-- GIVEN INSTRUCTION 1 --
Answer these from the text on the U.S. dollar:
(a) Against which currency did the U.S. dollar fall to its lowest level in 10 years?
(b) Below what level does the opening commentary say the dollar chart must break before Al Green gets worried?
(c) Besides disappointing U.S. economic data, what intensified bearish dollar sentiment toward year-end?

-- PAGE --

◇ ◇ ◇ ◇

For this looking for a dollar bounce, they just set up the excuse for it to pop in the last sentence of the second paragraph when nothing happens here overnight.

Looking at the dollar chart, I don't think Al Green will get worried unless it breaks 80.

(REUTERS) U.S. dollar hits 10-year low vs Canadian dollar
U.S. dollar hits 10-year low vs Canadian dollar

LONDON, Dec 31 (Reuters) - The U.S. dollar fell to its
lowest level in 10 years against the Canadian dollar on
Wednesday on the back of broad-based selling pressure that had
brought it down to record lows on the euro earlier in the day.
Bearish dollar sentiment has intensified in the run-up to
the end of the year on the back of disappointing U.S. economic
data and worries over possible attacks in the U.S. during the
New Year celebrations.
This accelerated dollar losses already made during this
year, driven by worries over structural problems facing the U.S.

◇ ◇ ◇ ◇

Records of spatial reasoning questions:

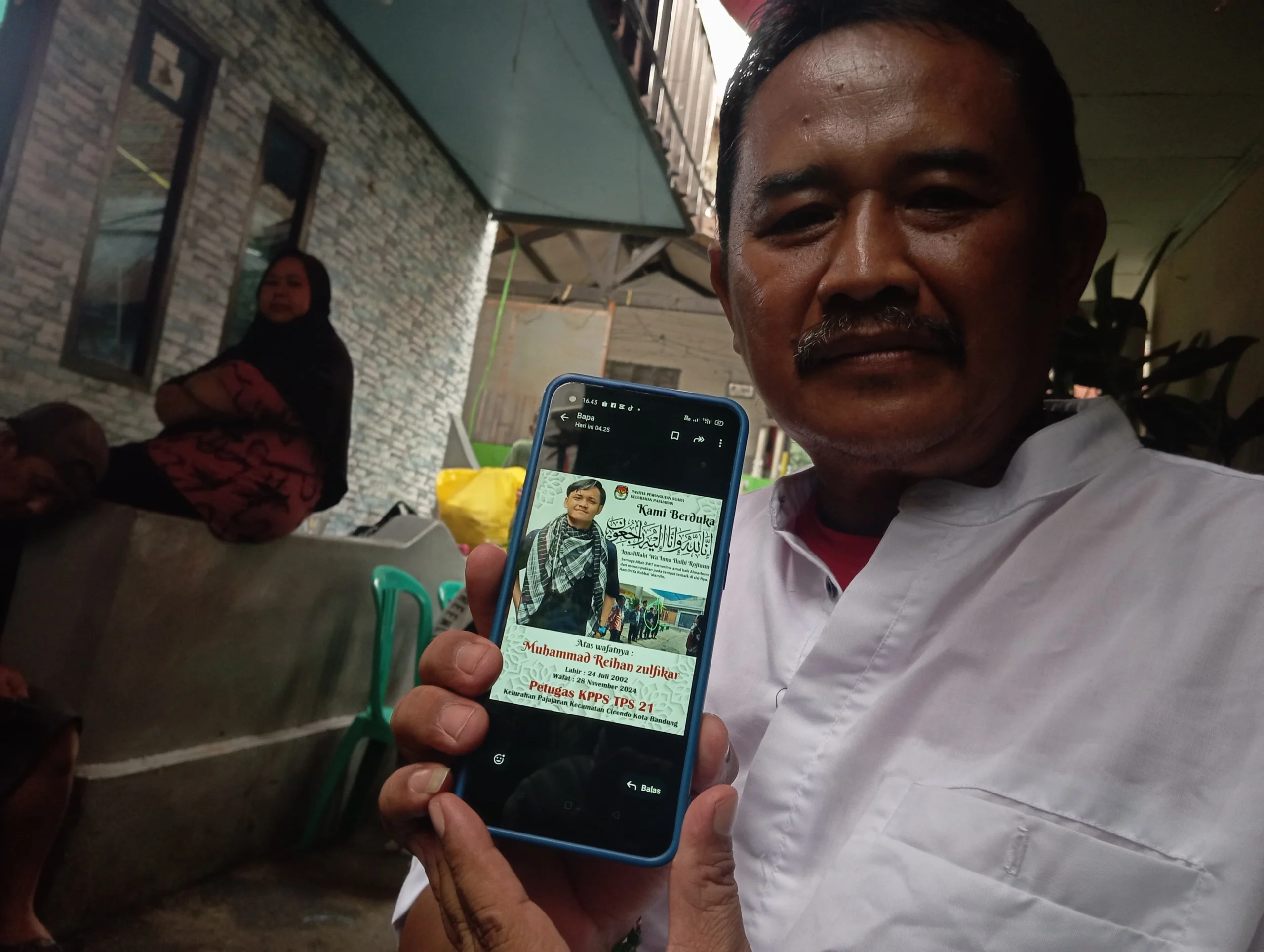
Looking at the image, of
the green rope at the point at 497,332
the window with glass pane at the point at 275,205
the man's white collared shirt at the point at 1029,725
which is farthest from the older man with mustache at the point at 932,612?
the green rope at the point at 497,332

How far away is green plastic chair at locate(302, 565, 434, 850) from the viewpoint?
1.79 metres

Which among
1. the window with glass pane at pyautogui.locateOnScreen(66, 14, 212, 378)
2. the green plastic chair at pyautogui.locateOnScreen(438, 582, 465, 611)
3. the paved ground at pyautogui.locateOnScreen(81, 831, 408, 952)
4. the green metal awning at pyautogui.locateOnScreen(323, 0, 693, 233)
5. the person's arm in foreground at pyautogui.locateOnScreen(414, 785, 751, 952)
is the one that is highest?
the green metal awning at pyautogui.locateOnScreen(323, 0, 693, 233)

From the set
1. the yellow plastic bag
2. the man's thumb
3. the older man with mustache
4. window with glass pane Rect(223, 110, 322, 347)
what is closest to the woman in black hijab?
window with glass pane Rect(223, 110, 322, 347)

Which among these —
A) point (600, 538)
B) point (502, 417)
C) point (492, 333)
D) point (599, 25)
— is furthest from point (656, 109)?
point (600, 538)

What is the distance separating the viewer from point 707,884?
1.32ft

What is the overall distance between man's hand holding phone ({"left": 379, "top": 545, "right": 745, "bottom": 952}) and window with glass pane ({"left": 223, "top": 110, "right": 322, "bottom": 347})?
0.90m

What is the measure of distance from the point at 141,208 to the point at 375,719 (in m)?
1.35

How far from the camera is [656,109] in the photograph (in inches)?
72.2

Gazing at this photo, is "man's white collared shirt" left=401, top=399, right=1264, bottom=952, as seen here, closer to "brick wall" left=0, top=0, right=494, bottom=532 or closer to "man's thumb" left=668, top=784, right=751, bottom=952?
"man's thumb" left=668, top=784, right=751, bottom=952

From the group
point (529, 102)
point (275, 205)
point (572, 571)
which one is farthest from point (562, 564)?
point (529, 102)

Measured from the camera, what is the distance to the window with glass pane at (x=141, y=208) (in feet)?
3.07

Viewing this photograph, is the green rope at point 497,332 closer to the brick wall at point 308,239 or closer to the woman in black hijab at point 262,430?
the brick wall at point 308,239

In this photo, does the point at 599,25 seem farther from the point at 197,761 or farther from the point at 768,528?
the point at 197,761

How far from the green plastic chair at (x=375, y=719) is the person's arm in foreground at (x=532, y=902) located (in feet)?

◇ ◇ ◇ ◇

-- GIVEN INSTRUCTION 2 --
Rewrite the records from the line containing "In this photo, does" through the end of the records, replacing "farther" with "further" and leaving everything else unchanged.

-- FINISHED ANSWER 1 --
(a) The Canadian dollar.
(b) 80.
(c) Worries over possible attacks in the U.S. during the New Year celebrations.

-- FINISHED ANSWER 2 --
In this photo, does the point at 599,25 seem further from the point at 197,761 or further from the point at 768,528?
the point at 197,761

How far from the green plastic chair at (x=375, y=719) is the person's arm in foreground at (x=532, y=902) located (in feet)?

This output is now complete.